In XML, or pseudo XML, you can see the matching brackets

<matching bracket> stuff
</matching >

whereas in simply parenthesized notations like JSON

{n1: {n2: n3: "do you have enough matching brackets?" }}}


You can usefully define semantics for mismatching constructs. XML also allows unquoted text, because of the very verbosity of its punctuation.

Using = and : binding operators to delineate structure

I have messed around with "pseudo-XML" a lot. Oh, heck, whop cares about the XML part, except that it is a standard?  Structured, simple, data.  Trying to make stuff human readable, but also parseable.

Here's a new-to-me trick:

I often use key=value pairs.

Sometimes I use name: value.

I.e. both = and : are nice ways of binding name and value.

How about:
n1: nA=vA, nB=vB, nC=vC
=>  nA=vA, nB=vB, nC=vC
or whatever way you want to express name/value in XML.

I.e. : as a binding operator that can bind to a list of name=value pairs

Or non-XML, if that's what tickles your fancy.  JSON?:
{ "n1": {"nA": "vA", "nB": "vB", "nC": "vC" } }
(BTW, if I ever declare that I am doing pseudo-JSON, it will be to have fewer quotes.)

{ n1: {nA: vA, nB: vB, nC: vC } }

The biggest difference between shell script languages and regular languages is quoting. "Barewords" are a big characteristic of scripting languages.

:s can bind until the next colon - i.e, all colons have the same strength
n1: nA=vA, nB=vB, n2: v2, n3: nX=vX, nY=vY
{ n1: { nA:vA, nB:vB}, n2:v2, n3: {nX:vX, nY: vY} }
To get more levels deep, would need brackets, or indentation. more operators: ::==

Heck, I'm not trying to define a full language here.  There are at least 3 perfectly good data languages - XML, JSON, S-expressions.

I just want to define some notation that is a bit more user friendly, but can fall back to the other notations if necessary.

Saturday, February 04, 2012

Recognizing errors in build scripts

A very important thing, when writing or some other form of build recipe, is recognizing when an error has occurred that might prevent you going on the the next step (of the build DAG).

This is easy when commands are well behaved.  When they indicate errors tidily. (E.g. in the UNIX convention, 0 for success, nonzero for error.)

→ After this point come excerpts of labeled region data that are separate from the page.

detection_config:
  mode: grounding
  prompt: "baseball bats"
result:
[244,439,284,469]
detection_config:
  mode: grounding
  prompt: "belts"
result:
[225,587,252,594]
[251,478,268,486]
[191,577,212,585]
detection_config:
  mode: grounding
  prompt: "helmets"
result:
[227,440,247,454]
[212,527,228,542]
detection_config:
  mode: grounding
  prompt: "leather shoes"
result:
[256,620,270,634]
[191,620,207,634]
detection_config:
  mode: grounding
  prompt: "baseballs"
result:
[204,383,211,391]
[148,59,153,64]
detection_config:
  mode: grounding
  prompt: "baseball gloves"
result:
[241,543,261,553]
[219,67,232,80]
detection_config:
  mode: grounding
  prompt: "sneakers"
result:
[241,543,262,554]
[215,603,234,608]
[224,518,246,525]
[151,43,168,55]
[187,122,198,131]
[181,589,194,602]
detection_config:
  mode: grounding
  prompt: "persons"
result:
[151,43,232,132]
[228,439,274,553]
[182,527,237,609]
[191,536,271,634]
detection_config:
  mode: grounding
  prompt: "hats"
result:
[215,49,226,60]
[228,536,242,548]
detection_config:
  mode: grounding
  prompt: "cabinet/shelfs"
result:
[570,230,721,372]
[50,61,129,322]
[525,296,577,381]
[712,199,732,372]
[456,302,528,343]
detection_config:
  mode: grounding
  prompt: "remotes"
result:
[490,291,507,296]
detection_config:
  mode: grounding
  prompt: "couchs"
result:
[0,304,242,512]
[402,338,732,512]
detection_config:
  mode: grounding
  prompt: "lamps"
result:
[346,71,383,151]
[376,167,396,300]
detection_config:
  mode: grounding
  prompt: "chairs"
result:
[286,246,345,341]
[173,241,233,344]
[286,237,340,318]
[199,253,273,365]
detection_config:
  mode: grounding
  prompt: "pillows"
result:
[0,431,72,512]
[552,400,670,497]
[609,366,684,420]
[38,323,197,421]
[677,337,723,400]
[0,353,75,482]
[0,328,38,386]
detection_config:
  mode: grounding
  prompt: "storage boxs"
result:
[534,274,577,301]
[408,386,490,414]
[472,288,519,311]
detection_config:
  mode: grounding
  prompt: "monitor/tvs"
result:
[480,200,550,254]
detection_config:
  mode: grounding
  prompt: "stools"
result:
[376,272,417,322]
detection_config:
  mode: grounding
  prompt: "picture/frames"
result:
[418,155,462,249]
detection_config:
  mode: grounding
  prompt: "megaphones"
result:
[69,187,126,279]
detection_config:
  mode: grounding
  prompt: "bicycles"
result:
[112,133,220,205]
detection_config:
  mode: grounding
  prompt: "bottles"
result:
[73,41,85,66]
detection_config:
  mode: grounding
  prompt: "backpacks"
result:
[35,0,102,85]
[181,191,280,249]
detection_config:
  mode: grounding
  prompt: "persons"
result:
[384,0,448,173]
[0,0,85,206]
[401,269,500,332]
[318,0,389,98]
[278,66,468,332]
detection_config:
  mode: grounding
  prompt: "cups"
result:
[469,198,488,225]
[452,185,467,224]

It is less easy for tools that are not so well behaved.  When the tool regularly produces errors, both in the UNIX exit code, and in whatever output it sends to stdout or stderr.  When past users seem to have nearly always been running the tool by hand, and there is folklore about what errors can be ignored, and which errors matter.

Better if the folklore is recorded, e.g. on a webpage or wiki. Bad if the folklore is passed by word of mouth.  Worse, if no single person knows all the folklore.

Not so bad if the tool produces a well characterized set of outputs, e.g. output files, and if the file only exists if it was correctly built.  Bad if the output file can be created, but malformed, not completed, etc.

I am tempted to say "BKM: make all output go tgo output.tmp, and then mv to output.final when okay."  But in this same effort I have found several examples of where the output file is perfectly fine, but where an error occured later in the tool producing it.

Not so bad if the output file contains error markers, such as "When processing this record, there was an error".  No matter if this occurs at the very end, or in the middle.  Bad if the output file contains no error markers, so you are left wondering, in a partially created output file, why it stopped.  Really bad if the output file format ignores missing data, such as assuming it is all zeroes.  really, Really, REALLY bad.  I wasted lots of time on that, umm, "feature".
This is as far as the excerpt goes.